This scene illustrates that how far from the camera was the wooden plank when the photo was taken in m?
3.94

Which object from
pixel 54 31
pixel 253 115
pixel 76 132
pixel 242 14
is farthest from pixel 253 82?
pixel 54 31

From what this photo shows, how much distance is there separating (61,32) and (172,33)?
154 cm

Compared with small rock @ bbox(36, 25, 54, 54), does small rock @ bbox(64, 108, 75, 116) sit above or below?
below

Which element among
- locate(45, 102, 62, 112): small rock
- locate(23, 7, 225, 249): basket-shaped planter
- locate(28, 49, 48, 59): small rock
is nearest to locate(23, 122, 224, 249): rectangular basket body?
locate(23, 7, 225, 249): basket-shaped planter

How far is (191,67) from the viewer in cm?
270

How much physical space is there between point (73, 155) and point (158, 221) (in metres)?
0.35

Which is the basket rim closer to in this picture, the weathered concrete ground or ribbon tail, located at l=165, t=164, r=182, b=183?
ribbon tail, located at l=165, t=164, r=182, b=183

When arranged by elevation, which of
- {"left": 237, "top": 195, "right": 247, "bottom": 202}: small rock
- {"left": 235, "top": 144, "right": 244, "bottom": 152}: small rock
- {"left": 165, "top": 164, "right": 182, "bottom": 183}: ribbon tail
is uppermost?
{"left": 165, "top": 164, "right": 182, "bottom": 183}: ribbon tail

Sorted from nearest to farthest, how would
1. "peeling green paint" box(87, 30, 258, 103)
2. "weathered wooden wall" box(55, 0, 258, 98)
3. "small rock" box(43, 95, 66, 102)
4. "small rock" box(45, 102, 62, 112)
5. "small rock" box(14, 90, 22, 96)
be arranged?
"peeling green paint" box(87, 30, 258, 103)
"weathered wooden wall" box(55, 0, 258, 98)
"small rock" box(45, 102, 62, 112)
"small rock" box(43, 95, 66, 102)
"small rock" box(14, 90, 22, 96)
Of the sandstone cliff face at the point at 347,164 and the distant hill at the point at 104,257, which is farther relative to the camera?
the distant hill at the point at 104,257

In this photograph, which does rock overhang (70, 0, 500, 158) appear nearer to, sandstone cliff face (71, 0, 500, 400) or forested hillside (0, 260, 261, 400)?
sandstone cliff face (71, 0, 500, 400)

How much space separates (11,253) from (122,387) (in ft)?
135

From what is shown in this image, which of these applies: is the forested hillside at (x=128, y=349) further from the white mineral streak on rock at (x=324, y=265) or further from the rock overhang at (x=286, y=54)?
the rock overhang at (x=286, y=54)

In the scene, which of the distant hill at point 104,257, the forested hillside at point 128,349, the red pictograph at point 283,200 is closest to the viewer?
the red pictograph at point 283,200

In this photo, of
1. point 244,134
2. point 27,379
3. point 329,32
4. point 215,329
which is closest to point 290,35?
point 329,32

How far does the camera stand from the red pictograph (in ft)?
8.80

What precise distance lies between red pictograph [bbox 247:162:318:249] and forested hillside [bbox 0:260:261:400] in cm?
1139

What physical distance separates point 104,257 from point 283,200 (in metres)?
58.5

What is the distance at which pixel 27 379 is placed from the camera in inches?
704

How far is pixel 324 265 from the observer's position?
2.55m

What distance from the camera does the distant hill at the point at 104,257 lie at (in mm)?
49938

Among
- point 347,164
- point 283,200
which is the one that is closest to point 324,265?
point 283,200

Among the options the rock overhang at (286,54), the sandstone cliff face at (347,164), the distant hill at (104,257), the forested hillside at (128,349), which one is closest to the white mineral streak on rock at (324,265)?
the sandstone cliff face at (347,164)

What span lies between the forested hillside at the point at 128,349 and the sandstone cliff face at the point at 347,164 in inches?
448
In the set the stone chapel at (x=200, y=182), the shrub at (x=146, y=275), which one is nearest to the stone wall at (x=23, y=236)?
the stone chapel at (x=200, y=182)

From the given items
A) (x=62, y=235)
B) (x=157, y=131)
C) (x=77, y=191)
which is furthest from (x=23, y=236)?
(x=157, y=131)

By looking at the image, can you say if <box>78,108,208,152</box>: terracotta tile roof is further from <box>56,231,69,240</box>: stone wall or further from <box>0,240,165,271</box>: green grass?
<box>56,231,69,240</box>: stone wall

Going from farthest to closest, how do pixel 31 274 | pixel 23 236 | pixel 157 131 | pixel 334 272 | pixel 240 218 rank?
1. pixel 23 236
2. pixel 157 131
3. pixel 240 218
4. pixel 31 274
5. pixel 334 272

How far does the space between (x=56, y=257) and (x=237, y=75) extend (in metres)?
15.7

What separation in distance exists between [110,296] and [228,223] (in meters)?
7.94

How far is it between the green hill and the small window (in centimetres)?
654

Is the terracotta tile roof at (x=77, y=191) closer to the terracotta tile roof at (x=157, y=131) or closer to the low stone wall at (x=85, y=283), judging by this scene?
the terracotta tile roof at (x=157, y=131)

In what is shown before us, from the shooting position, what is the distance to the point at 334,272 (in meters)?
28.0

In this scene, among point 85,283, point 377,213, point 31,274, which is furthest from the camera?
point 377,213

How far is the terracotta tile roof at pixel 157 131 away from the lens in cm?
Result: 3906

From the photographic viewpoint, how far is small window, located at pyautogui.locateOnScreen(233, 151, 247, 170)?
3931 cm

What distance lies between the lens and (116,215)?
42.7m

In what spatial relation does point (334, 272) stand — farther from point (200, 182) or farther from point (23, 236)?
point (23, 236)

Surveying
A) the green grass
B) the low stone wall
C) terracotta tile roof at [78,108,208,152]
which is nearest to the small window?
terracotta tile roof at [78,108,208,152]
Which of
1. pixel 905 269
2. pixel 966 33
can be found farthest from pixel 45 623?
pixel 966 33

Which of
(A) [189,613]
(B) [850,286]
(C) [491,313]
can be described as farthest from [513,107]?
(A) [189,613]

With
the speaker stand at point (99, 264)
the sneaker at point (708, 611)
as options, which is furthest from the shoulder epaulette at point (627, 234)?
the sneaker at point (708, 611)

• WORK INSTRUCTIONS: Give every line of the material above as a numbered list, one line per entry, leaving out the blank lines.

• RESPONSE FOR THIS EXERCISE:
1. This scene illustrates that how far from the camera was the wooden plank when the photo was taken in m?
2. 3.94
3. Which object from
4. pixel 54 31
5. pixel 253 115
6. pixel 76 132
7. pixel 242 14
8. is farthest from pixel 253 82?
9. pixel 54 31
10. From what this photo shows, how much distance is there separating (61,32) and (172,33)?
11. 154 cm
12. Compared with small rock @ bbox(36, 25, 54, 54), does small rock @ bbox(64, 108, 75, 116) sit above or below?
13. below
14. Which element among
15. - locate(45, 102, 62, 112): small rock
16. - locate(23, 7, 225, 249): basket-shaped planter
17. - locate(28, 49, 48, 59): small rock
18. is nearest to locate(23, 122, 224, 249): rectangular basket body?
19. locate(23, 7, 225, 249): basket-shaped planter
20. How far is (191,67) from the viewer in cm?
21. 270
22. How much physical space is there between point (73, 155) and point (158, 221) (in metres)?
23. 0.35
24. Which is the basket rim closer to in this picture, the weathered concrete ground or ribbon tail, located at l=165, t=164, r=182, b=183?
25. ribbon tail, located at l=165, t=164, r=182, b=183
26. When arranged by elevation, which of
27. - {"left": 237, "top": 195, "right": 247, "bottom": 202}: small rock
28. - {"left": 235, "top": 144, "right": 244, "bottom": 152}: small rock
29. - {"left": 165, "top": 164, "right": 182, "bottom": 183}: ribbon tail
30. is uppermost?
31. {"left": 165, "top": 164, "right": 182, "bottom": 183}: ribbon tail
32. Sorted from nearest to farthest, how would
33. 1. "peeling green paint" box(87, 30, 258, 103)
34. 2. "weathered wooden wall" box(55, 0, 258, 98)
35. 3. "small rock" box(43, 95, 66, 102)
36. 4. "small rock" box(45, 102, 62, 112)
37. 5. "small rock" box(14, 90, 22, 96)
38. be arranged?
39. "peeling green paint" box(87, 30, 258, 103)
40. "weathered wooden wall" box(55, 0, 258, 98)
41. "small rock" box(45, 102, 62, 112)
42. "small rock" box(43, 95, 66, 102)
43. "small rock" box(14, 90, 22, 96)
44. Of the sandstone cliff face at the point at 347,164 and the distant hill at the point at 104,257, which is farther relative to the camera?
45. the distant hill at the point at 104,257
46. In this photograph, which does rock overhang (70, 0, 500, 158) appear nearer to, sandstone cliff face (71, 0, 500, 400) or forested hillside (0, 260, 261, 400)?
47. sandstone cliff face (71, 0, 500, 400)
48. How much space separates (11,253) from (122,387) (in ft)?
49. 135
50. From what is shown in this image, which of these applies: is the forested hillside at (x=128, y=349) further from the white mineral streak on rock at (x=324, y=265) or further from the rock overhang at (x=286, y=54)?
51. the rock overhang at (x=286, y=54)
52. In the scene, which of the distant hill at point 104,257, the forested hillside at point 128,349, the red pictograph at point 283,200 is closest to the viewer?
53. the red pictograph at point 283,200
54. In this photo, of
55. 1. point 244,134
56. 2. point 27,379
57. 3. point 329,32
58. 4. point 215,329
59. which is closest to point 290,35?
60. point 329,32
61. How far does the camera stand from the red pictograph (in ft)?
62. 8.80
63. What precise distance lies between red pictograph [bbox 247:162:318:249] and forested hillside [bbox 0:260:261:400] in cm?
64. 1139
65. What physical distance separates point 104,257 from point 283,200 (in metres)?
66. 58.5
67. What is the distance at which pixel 27 379 is placed from the camera in inches?
68. 704
69. How far is pixel 324 265 from the observer's position?
70. 2.55m
71. What distance from the camera does the distant hill at the point at 104,257 lie at (in mm)?
72. 49938
73. Among
74. - point 347,164
75. - point 283,200
76. which is the one that is closest to point 324,265?
77. point 283,200
78. Among the options the rock overhang at (286,54), the sandstone cliff face at (347,164), the distant hill at (104,257), the forested hillside at (128,349), which one is closest to the white mineral streak on rock at (324,265)?
79. the sandstone cliff face at (347,164)
80. What span lies between the forested hillside at the point at 128,349 and the sandstone cliff face at the point at 347,164 in inches?
81. 448
82. In the set the stone chapel at (x=200, y=182), the shrub at (x=146, y=275), which one is nearest to the stone wall at (x=23, y=236)?
83. the stone chapel at (x=200, y=182)
84. From the given items
85. A) (x=62, y=235)
86. B) (x=157, y=131)
87. C) (x=77, y=191)
88. which is furthest from (x=23, y=236)?
89. (x=157, y=131)
90. By looking at the image, can you say if <box>78,108,208,152</box>: terracotta tile roof is further from <box>56,231,69,240</box>: stone wall or further from <box>0,240,165,271</box>: green grass?
91. <box>56,231,69,240</box>: stone wall
92. Going from farthest to closest, how do pixel 31 274 | pixel 23 236 | pixel 157 131 | pixel 334 272 | pixel 240 218 rank?
93. 1. pixel 23 236
94. 2. pixel 157 131
95. 3. pixel 240 218
96. 4. pixel 31 274
97. 5. pixel 334 272
98. How far does the space between (x=56, y=257) and (x=237, y=75) extend (in metres)?
99. 15.7
100. What separation in distance exists between [110,296] and [228,223] (in meters)?
101. 7.94
102. How far is it between the green hill and the small window (in centimetres)?
103. 654
104. Is the terracotta tile roof at (x=77, y=191) closer to the terracotta tile roof at (x=157, y=131) or closer to the low stone wall at (x=85, y=283), judging by this scene?
105. the terracotta tile roof at (x=157, y=131)
106. In what is shown before us, from the shooting position, what is the distance to the point at 334,272 (in meters)?
107. 28.0
108. In this scene, among point 85,283, point 377,213, point 31,274, which is furthest from the camera?
109. point 377,213
110. How far is the terracotta tile roof at pixel 157 131 away from the lens in cm?
111. Result: 3906
112. From the photographic viewpoint, how far is small window, located at pyautogui.locateOnScreen(233, 151, 247, 170)?
113. 3931 cm
114. What distance lies between the lens and (116,215)?
115. 42.7m
116. In what spatial relation does point (334, 272) stand — farther from point (200, 182) or farther from point (23, 236)?
117. point (23, 236)
118. Surveying
119. A) the green grass
120. B) the low stone wall
121. C) terracotta tile roof at [78,108,208,152]
122. which is nearest to the small window?
123. terracotta tile roof at [78,108,208,152]
124. Which of
125. 1. pixel 905 269
126. 2. pixel 966 33
127. can be found farthest from pixel 45 623?
128. pixel 966 33
129. Which of
130. (A) [189,613]
131. (B) [850,286]
132. (C) [491,313]
133. can be described as farthest from [513,107]?
134. (A) [189,613]
135. With
136. the speaker stand at point (99, 264)
137. the sneaker at point (708, 611)
138. as options, which is furthest from the shoulder epaulette at point (627, 234)?
139. the sneaker at point (708, 611)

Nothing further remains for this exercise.